Work request:
Reproduce word for word everything in the private placement excerpt from "The Company also issued 23,450" down to "be $133,402 and included in derivative liability (Note 8).".

The Company also issued 23,450 finders warrants with a fair value of $5,248 in
connection with this private placement exercisable at a price of CAD$0.55 per
share for a period of three years from the date of closing.
19
In
June 2016, the Company completed a non-brokered private placement and issued
1,000,000 units at a price of CDN$0.40 per unit for gross proceeds of $311,988
(CDN$400,000). Each unit comprised one common share and one purchase warrant,
with each warrant exercisable at a price of CDN$0.55 per share for a period of
three years from the date of closing. On issue the fair value of the warrants
was determined to be $133,402 and included in derivative liability (Note 8).
The Company also issued 70,000 finders warrants with a fair value of $9,338 in
connection with this private placement exercisable at a price of CAD$0.55 per
share for a period of three years from the date of closing.
In
July 2016, the Company completed a non-brokered private placement and issued
1,000,000 units at a price of CDN$0.40 per unit for gross proceeds of $303,630
(CDN$400,000). Each unit comprised one common share and one purchase warrant,
with each warrant exercisable at a price of CDN$0.55 per share for a period of
three years from the date of closing. On issue the fair value of the warrants
was determined to be $121,943 and included in derivative liability (Note 8).
The Company also issued 70,000 finders warrants with a fair value of $8,536 in
connection with this private placement exercisable at a price of CAD$0.55 per
share for a period of three years from the date of closing.
In
September 2016, the Company completed a non-brokered private placement and
issued 650,000 units at a price of CDN$0.36 per unit for gross proceeds of
$177,048 (CDN$234,000). Each unit comprised one common share and one purchase
warrant, with each warrant exercisable at a price of CDN$0.55 per share for a
period of three years from the date of closing. On issue the fair value of the
warrants was determined to be $64,853 and included in derivative liability
(Note 8). The Company also issued 45,500 finders warrants with a fair value of
$4,540 in connection with this private placement exercisable at a price of
CAD$0.55 per share for a period of three years from the date of closing.

Data segment:

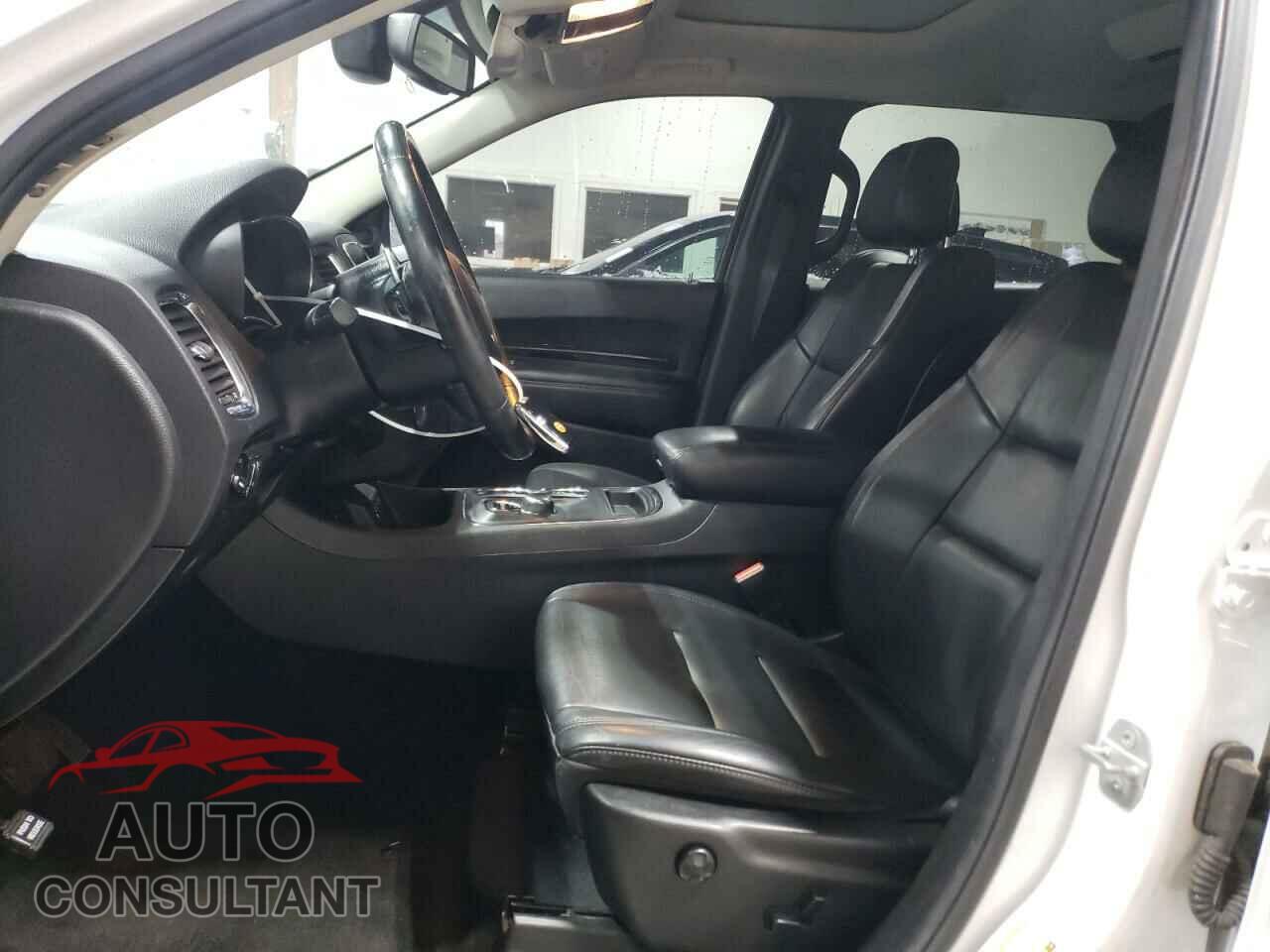 DODGE DURANGO 2014 - 1C4RDJDG4EC563146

The completed task:
The Company also issued 23,450 finders warrants with a fair value of $5,248 in
connection with this private placement exercisable at a price of CAD$0.55 per
share for a period of three years from the date of closing.
19
In
June 2016, the Company completed a non-brokered private placement and issued
1,000,000 units at a price of CDN$0.40 per unit for gross proceeds of $311,988
(CDN$400,000). Each unit comprised one common share and one purchase warrant,
with each warrant exercisable at a price of CDN$0.55 per share for a period of
three years from the date of closing. On issue the fair value of the warrants
was determined to be $133,402 and included in derivative liability (Note 8).